##### GIVEN INFORMATION
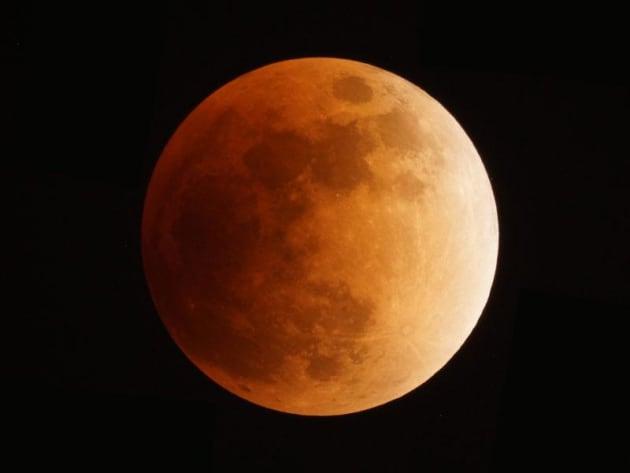 「スーパーブラッドムーン(Super Blood Moon)」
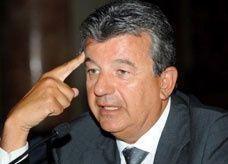 """الملياردير """"بن عمار"""" يشتري قناة تلفزيونية إخبارية مصرية من """"ساويرس"""""""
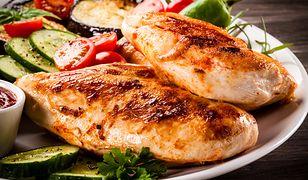Neutralność smaku, uniwersalne zastosowanie w kuchni oraz powszechność występowania wpływają na to, że kurczaka po prostu nie da się nie lubić.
##########
| ACTIVITY |
Could you print the data exactly as it appears and keep the pictures out?

| RESPONSE BELOW |
 「スーパーブラッドムーン(Super Blood Moon)」
 """الملياردير """"بن عمار"""" يشتري قناة تلفزيونية إخبارية مصرية من """"ساويرس"""""""
Neutralność smaku, uniwersalne zastosowanie w kuchni oraz powszechność występowania wpływają na to, że kurczaka po prostu nie da się nie lubić.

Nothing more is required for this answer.